Kale moved closer and sat on a rock, slapping the dust from his pant leg. “I don’t hate Bram. I do think things would’ve been different though if he hadn’t done the things he did. Not just for Curare. But, everyone.” He paused and caught my eye. “I know how much you admire him.”
I bowed my head. “You’re right. I do.”
“You should know, Vea, that you’re not alone. There are others out there fighting for Curare.”
“There are?”
“Of course. That little charm you wear.” He gestured to the necklace I wore. “It’s a phoenix, our symbol.”

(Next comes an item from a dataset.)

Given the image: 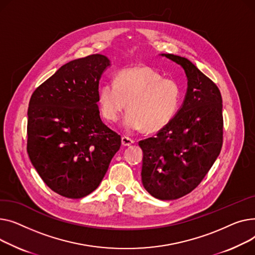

Kale reached for my hand and I let him take it. His hands were rough, sharp with callused skin and covered in cracks and crevices from his years of hard work. My body hummed at his touch, but his words cut through me like a knife. I frowned. What was he saying? Did my parents know about these people? They knew about Kale? I clenched my free hand into a tight fist. “But I got this from my parents. It was a gift.” My voice wavered with betrayal. I grew hard, defensive.
“I know. Your parents…they knew.” He tread carefully, choosing his words like you would choose where to step on rocky ground. “I know you’ve never trusted me. But they knew why I came from the City. I was looking for you.”
He tried to catch my eye, but I didn’t want to see his soul laid bare or to believe in the truth of what he spoke. I yanked my hand from his grasp and he recoiled as if I’d burned him. “You kept this from me,” I whispered. No. They had kept this from me.
Kale reached for my hand again, but I shrunk away from him. His eyes filled with unspoken sorrows. The divide rose between us once more. “I didn’t want to. They…your parents didn’t want me to tell you. I argued against it. But they forced me to agree so that I could stay on your farm. Stay with you.”
“Why?” I demanded.
“You’ve dealt with so much already. They wanted to protect you as long as possible. And your mother…she’d already lost her sister. I think she didn’t want to lose you too.” I stood up to leave, unable to bear any more. My parents had lied to me, had kept things from me. Kale had kept things from me. Their gift was not what I thought and the weight of it burned against my skin just like the flames that licked at the bird’s feet. “Vea,” Kale called as I stood to escape. “Please. That bird. That phoenix. It’s important. A phoenix burns after it dies and then is reborn. It’s a symbol of renewal. It’s a sign of life, of overcoming. Of strength. It wasn’t a real bird, of course. They only existed in stories. But that little bird means the world to Curare. And to the Undergrounds.”
I paused. “And you?”
He nodded. “Yes, to me too.” Did I believe him?
“Where did they get it?” I asked, knowing the answer already but forcing him to say it anyway.
Kale hesitated. “I brought it with me from the City. It was mine.”
With a gasp of rage, I turned and fled into the darkness, my eyes hot with tears. The only reminder of my family was nothing more than a symbol of their betrayal, of their willingness to keep secrets from me, making deals behind my back. How many more secrets did they keep?
The darkness did nothing to quench my rage. My breath came in raspy gulps and my tears flowed like rain. How dare they? How could they?
All at once, I remembered the night Kale had arrived in South Farm. My parents thought I was asleep in my bed. But I had become accomplished at sneaking around in the dark. They had seen to that. They sat in the barn talking to Kale, their faces dipping in and out of shadows that flickered in the candlelight. They whispered hotly in the darkness, though I couldn’t make out what they said. That’s when I had decided that he was a spy sent by the CPA to find me.